Both glucagon and oxyntomodulin are further processed into N-terminal and C-terminal fragments by cleavage at a dibasic site (Arg17-Arg18) [16,17]. The C-terminal fragments are of particular interest: glucagon-(19-29) modulates the plasma membrane calcium flow in the nanomolar range, whereas oxyntomodulin-(19-37) inhibits gastric acid secretion, as does oxyntomodulin itself. Further studies have shown that glucagon processing to glucagon-(19-29) (mini-glucagon) is probably essential for the positive inotropic effect of glucagon on heart contraction. Thus, the concept has emerged that glucagon and oxyntomodulin are first released into the blood and then processed at the level of their respective targets into the corresponding biologically active C-terminal fragments. Interestingly, mini-glucagon inhibits insulin secretion at picomolar concentrations. It has been proposed that mini-glucagon acts as a local inhibitory regulator of insulin release by turning off the main external calcium source for islet β cells via a specific receptor linked to ion channels that control cell polarity [18,19].

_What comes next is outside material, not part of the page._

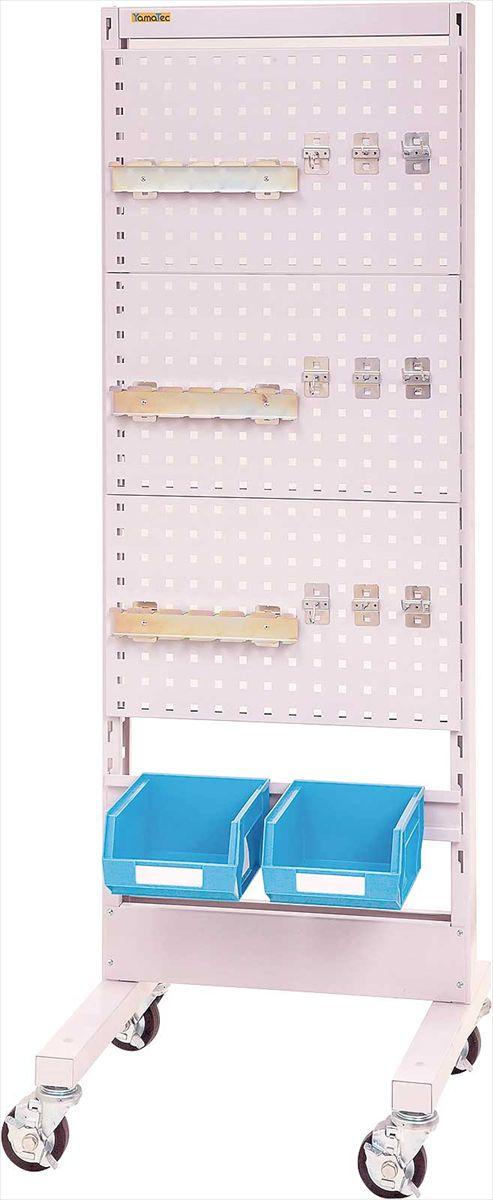 【代引不可】 山金工業 ヤマテック パーツハンガー 間口600サイズ 移動式 片面用 HPK-0618C-PD 【法人向け、個人宅配送不可】 【メーカー直送品】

The tissue-specific liberation of proglucagon is controlled by cell-specific expression of enzymes known as prohormone convertases (PC). A major defect in the processing of proglucagon to mature pancreatic glucagon is seen in the PC2 knockout mouse. These animals exhibit mild hypoglycemia and hyper- plasia of the α cells in the islets of Langerhans [20,21]. These abnormalities are corrected by glucagon replacement via a micro-osmotic pump . Numerous studies have recently investigated the transcriptional regulation of α-cell differentiation and that of the proglucagon gene [7,23 – 25]. The differentiation of α cells and the maintenance of α-cell function are influenced at several stages during development and in the maturing islet. Several transcriptional factors such as neurogenin 3 (Ngn 3), pancreatic duodenal homeobox 1 (Pdx-1) and regulatory factor X6 (Rfx6) are crucial in the determination of the endocrine cell fate. Other transcription factors such as aristaless-related homeobox (Arx) and forkhead box A2 (Foxa2) are implicated in the initial or terminal differentiation of α cells. On the other hand, proglucagon transcription, and therefore the maintenance of α-cell function, is regulated by several factors, including forkhead box A1 (Foxa1), paired box 6 (Pax6), brain 4 (Brn4), and islet-1 (isl-1) . Interestingly, recent studies have shown that “endocrine cell reprogramming” is possible with conversion of pancreatic α cells into cells displaying a β-cell phenotype, thus possibly offering a totally new avenue for the treatment (or cure ?) of diabetes [24,25].